Rose v. Cooper

588 A.2d 1359 | R.I. | 1991

OPINION

MURRAY, Justice.

This case comes before us on appeal by the plaintiff, Arthur F. Rose, from a Superior Court order granting summary judgment to the defendant, William L. Cooper. We reverse and remand the matter for an evidentiary hearing. The record discloses the following material facts.

Anna C. Rose, plaintiffs great-aunt, died on July 22,1962, leaving a will in which she named defendant and his wife, Anna Rose’s favorite niece, as the beneficiaries of her entire estate. Anna Rose’s only known property at the time of her death was a joint savings account and $50 in cash. Because there was no estate to be administered, the will was filed on July 31, 1962, but was not probated.

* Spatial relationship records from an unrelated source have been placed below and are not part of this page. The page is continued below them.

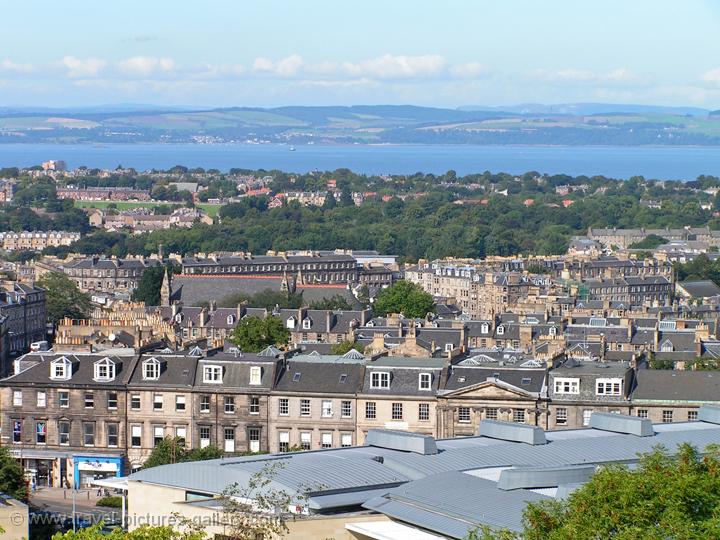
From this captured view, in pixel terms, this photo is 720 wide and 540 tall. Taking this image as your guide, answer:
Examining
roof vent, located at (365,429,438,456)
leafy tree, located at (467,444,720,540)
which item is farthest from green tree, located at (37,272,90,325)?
leafy tree, located at (467,444,720,540)

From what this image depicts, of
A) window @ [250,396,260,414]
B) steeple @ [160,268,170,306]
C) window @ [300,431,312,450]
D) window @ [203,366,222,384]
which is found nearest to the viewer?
window @ [300,431,312,450]

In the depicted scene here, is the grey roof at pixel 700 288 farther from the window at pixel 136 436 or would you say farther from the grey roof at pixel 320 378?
the window at pixel 136 436

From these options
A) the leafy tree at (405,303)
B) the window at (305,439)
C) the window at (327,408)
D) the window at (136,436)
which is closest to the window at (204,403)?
the window at (136,436)

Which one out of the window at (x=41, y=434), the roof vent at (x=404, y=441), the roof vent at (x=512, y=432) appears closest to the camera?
the roof vent at (x=404, y=441)

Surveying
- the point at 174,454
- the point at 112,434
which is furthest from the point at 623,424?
the point at 112,434

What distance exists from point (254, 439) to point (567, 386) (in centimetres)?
985

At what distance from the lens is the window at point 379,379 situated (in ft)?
195

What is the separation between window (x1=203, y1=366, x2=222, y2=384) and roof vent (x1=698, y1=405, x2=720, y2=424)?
15.8m

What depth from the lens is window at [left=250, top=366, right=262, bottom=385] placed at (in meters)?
60.2

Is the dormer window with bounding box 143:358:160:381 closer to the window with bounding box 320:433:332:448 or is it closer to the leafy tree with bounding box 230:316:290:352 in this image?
the window with bounding box 320:433:332:448

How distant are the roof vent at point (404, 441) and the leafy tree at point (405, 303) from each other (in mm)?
58248

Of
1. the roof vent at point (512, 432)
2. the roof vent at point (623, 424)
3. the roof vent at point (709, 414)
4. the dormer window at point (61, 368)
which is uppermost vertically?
the roof vent at point (512, 432)

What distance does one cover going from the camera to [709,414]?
52.1 m

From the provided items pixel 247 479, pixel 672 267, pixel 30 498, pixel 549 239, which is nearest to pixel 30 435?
pixel 30 498
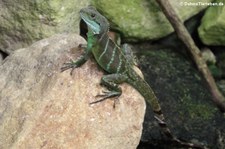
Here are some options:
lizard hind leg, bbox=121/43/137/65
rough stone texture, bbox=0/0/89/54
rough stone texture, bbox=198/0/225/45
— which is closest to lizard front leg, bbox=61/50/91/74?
lizard hind leg, bbox=121/43/137/65

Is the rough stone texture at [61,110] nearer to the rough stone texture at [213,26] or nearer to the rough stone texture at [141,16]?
the rough stone texture at [141,16]

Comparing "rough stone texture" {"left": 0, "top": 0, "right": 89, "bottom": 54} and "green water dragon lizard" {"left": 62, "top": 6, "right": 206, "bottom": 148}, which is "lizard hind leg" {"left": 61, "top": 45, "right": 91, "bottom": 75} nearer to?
"green water dragon lizard" {"left": 62, "top": 6, "right": 206, "bottom": 148}

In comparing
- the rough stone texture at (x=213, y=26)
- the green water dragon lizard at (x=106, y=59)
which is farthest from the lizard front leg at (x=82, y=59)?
the rough stone texture at (x=213, y=26)

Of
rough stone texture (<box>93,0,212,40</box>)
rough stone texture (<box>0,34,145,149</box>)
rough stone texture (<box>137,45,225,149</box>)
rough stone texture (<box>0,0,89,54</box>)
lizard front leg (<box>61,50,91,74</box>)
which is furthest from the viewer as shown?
rough stone texture (<box>93,0,212,40</box>)

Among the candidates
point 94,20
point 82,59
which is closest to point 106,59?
point 82,59

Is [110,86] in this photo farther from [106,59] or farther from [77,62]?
[77,62]

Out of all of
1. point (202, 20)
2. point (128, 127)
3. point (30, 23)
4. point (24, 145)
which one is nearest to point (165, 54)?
point (202, 20)

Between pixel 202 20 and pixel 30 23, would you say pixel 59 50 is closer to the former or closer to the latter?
pixel 30 23

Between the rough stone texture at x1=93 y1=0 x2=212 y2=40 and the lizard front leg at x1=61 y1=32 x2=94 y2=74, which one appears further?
the rough stone texture at x1=93 y1=0 x2=212 y2=40
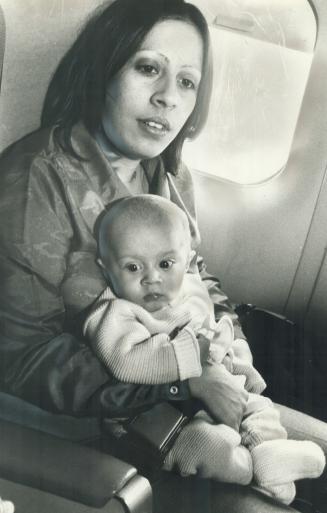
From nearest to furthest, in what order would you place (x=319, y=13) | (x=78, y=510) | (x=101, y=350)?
1. (x=78, y=510)
2. (x=101, y=350)
3. (x=319, y=13)

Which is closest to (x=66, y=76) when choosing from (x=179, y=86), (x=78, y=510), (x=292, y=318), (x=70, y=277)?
(x=179, y=86)

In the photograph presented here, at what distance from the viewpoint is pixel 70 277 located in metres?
1.25

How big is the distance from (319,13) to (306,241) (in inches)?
26.4

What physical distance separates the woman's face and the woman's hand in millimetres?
551

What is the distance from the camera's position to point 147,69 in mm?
1283

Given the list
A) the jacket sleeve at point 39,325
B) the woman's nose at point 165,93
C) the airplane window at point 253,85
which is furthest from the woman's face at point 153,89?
the jacket sleeve at point 39,325

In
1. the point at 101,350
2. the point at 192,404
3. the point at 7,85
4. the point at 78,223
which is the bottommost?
the point at 192,404

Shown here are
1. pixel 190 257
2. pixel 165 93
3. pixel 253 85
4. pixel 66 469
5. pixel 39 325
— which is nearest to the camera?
pixel 66 469

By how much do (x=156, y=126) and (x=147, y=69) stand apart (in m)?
0.13

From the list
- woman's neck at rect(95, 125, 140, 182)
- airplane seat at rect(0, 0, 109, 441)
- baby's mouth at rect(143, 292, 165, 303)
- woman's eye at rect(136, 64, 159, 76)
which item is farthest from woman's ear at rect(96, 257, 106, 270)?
woman's eye at rect(136, 64, 159, 76)

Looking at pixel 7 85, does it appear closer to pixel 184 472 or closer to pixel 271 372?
pixel 184 472

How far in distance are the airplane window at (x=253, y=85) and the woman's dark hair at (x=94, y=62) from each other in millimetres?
193

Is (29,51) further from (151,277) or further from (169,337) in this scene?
(169,337)

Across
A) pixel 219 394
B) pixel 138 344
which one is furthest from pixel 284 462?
pixel 138 344
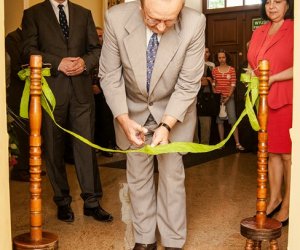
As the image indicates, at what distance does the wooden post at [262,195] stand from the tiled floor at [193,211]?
46 centimetres

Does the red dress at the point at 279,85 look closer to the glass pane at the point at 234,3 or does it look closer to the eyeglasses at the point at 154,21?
the eyeglasses at the point at 154,21

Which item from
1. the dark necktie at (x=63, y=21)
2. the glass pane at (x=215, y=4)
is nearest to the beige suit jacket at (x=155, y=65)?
the dark necktie at (x=63, y=21)

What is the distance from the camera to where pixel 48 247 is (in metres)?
1.91

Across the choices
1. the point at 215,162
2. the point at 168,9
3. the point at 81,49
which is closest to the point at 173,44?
the point at 168,9

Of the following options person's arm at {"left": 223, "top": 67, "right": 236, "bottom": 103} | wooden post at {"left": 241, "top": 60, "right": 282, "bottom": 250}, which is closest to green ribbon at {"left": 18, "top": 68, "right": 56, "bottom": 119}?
wooden post at {"left": 241, "top": 60, "right": 282, "bottom": 250}

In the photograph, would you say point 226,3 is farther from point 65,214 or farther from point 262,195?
point 262,195

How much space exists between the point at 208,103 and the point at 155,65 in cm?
445

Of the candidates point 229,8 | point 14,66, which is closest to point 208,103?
point 229,8

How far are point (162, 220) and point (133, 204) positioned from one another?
0.17 metres

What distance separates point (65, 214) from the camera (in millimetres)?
3059

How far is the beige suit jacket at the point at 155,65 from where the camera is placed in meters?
2.27

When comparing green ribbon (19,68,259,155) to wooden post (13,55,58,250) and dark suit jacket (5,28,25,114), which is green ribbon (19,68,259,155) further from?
dark suit jacket (5,28,25,114)

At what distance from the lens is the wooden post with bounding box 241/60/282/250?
2.07 metres

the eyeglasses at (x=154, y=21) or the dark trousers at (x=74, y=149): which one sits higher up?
the eyeglasses at (x=154, y=21)
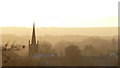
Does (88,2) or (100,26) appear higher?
(88,2)

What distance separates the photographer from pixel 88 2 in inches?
94.7

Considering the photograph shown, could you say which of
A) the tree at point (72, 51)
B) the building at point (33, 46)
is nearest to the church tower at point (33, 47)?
the building at point (33, 46)

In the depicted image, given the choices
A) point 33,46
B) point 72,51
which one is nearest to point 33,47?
point 33,46

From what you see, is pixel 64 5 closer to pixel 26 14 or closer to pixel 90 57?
pixel 26 14

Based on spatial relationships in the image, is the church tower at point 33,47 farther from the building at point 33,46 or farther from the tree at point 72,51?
the tree at point 72,51

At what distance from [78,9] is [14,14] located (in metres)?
0.83

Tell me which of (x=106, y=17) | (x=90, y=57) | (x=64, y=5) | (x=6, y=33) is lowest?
(x=90, y=57)

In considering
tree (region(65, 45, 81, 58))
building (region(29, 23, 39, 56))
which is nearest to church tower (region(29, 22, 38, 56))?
building (region(29, 23, 39, 56))

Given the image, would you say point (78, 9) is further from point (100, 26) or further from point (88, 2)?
point (100, 26)

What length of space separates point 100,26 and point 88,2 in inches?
13.4

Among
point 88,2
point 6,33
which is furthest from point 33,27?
point 88,2

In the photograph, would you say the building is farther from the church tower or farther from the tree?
the tree

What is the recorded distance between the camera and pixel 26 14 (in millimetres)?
2441

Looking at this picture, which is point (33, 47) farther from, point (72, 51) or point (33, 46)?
point (72, 51)
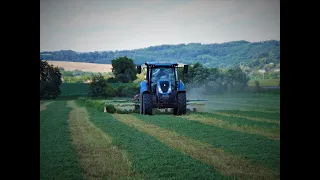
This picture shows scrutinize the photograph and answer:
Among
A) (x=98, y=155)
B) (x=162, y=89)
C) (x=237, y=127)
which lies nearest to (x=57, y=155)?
(x=98, y=155)

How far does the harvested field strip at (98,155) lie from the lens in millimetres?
4961

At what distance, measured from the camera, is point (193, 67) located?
17.4 m

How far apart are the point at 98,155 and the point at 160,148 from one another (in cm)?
108

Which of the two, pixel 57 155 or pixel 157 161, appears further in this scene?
pixel 57 155

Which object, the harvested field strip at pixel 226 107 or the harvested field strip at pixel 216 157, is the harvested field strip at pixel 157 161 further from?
the harvested field strip at pixel 226 107

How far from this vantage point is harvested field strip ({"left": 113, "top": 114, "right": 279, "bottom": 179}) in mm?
4994

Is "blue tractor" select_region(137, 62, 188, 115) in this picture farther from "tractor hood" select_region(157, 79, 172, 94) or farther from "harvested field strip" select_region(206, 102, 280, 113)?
"harvested field strip" select_region(206, 102, 280, 113)

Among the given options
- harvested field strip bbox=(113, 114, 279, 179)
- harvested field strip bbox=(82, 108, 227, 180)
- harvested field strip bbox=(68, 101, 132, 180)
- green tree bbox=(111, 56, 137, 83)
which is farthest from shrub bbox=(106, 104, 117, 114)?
harvested field strip bbox=(82, 108, 227, 180)

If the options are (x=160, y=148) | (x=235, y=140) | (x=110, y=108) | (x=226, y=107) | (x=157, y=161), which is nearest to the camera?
(x=157, y=161)

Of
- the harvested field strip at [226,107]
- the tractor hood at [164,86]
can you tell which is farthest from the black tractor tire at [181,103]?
the harvested field strip at [226,107]

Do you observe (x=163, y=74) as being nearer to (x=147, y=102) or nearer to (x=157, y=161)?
(x=147, y=102)

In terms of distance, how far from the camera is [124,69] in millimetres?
15320
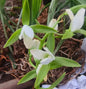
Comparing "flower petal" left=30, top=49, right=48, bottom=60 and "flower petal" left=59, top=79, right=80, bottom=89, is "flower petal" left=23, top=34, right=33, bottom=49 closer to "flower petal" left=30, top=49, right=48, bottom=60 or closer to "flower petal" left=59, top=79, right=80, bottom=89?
"flower petal" left=30, top=49, right=48, bottom=60

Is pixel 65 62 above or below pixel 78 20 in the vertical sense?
below

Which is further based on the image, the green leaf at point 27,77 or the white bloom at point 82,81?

Sometime in 1983 defendant discovered that Anna Rose owned a substantial amount of real estate on Block Island at the time of her death. It therefore became necessary to probate the will. The defendant published notice of the probate proceedings in the Providence Journal over a period of three weeks. He also mailed letters of notice to all heirs at law in June 1985. In notifying plaintiff, he addressed the letter “P.O. Box 421, New Shoreham, Block Island, Rhode Island.” On November 18, 1985, the will was admitted to probate, and defendant received all the Block Island real estate as sole surviving beneficiary under the will. The defendant filed an affidavit of completed administration in Probate Court on August 18, 1986, and the estate was closed.

In August 1987 plaintiff learned of the probate proceedings and filed a miscellaneous petition in the Probate Court to vacate the prior order approving the will and to reopen the matter for a hearing on the merits. In support of his petition, plaintiff averred that his mailing address from 1952 to 1989 was box No. 187, not box No. 421, and that he had not received notice of the probate proceedings in accordance with Rhode Island law. The defendant contended that he had complied with the statutory-notice requirements by mailing notice to the address he had believed in good faith to have been plaintiff’s last known address. The plaintiff’s petition was denied on April 13,1988, and plaintiff appealed to the Superior Court. Following cross-motions for summary judgment, the trial justice entered judgment for defendant on October 18, 1989. Subsequently plaintiff appealed to this court.

In ruling on the motions below, the trial justice characterized plaintiff’s petition as an appeal from the 1985 order admitting Anna Rose’s will to probate. Because Anna Rose’s estate was closed in 1986, the trial justice concluded that plaintiff’s appeal was untimely as a matter of law, having exceeded all statutory time allowances for appeals from Probate Court orders. See G.L.1956 (1984 Reenactment) § 33-23-1 (allowing aggrieved party twenty days to appeal from entry of Probate Court order); G.L.1956 (1985 Reenactment) § 9-21-6 (extending time for appeal to ninety days in case of accident, mistake, unforeseen cause, or excusable neglect). Were this an appeal as the trial justice concluded, we would agree that it is barred by statute. We find, however, that this matter originated as a petition to vacate the 1985 order approving the will. Therefore, the two statutes cited above are not controlling.

General Laws 1956 (1984 Reenactment) § 33-22-6 provides that failure to give notice of probate proceedings as required by statute “shall not defeat the jurisdiction of the court * * * and upon discovery thereof the court may make such further orders as the circumstances may require.” See Davtian v. Barsamian, 106 R.I. 185, 191-92, 256 A.2d 510, 513-14 (1969) (petition to reopen probate proceedings allowed even though filed more than five years after close of estate). Although fraud was alleged as the reason for lack of notice in Davtian, fraud was not essential to the holding in that case or to the operation of § 33-22-6. Id. at 190, 256 A.2d at 513. We conclude, therefore, that plaintiff’s pe*1361tition was not time barred and his petition to vacate the previous order is justiciable under § 33-22-6.

Finally we note that a question of fact exists regarding whether the plaintiff received actual notice of the probate proceedings. It is well settled that summary judgment is an inappropriate manner of disposition in cases where a question of fact exists. We therefore hold that the trial justice erred in granting summary judgment to the defendant, and we remand the matter to the Superior Court for an evidentiary hearing. If the trial justice determines that notice was received, or that the plaintiff was responsible for the erroneous address, then the plaintiff’s appeal shall be denied and dismissed. If notice was not received, then the trial justice is instructed to sustain the plaintiff’s appeal and remand the case to the Probate Court.

For the reasons stated, the plaintiff’s appeal is sustained, the judgment of the Superior Court is reversed, and the papers of the case are remanded to the Superior Court for further proceedings in accordance with our instructions.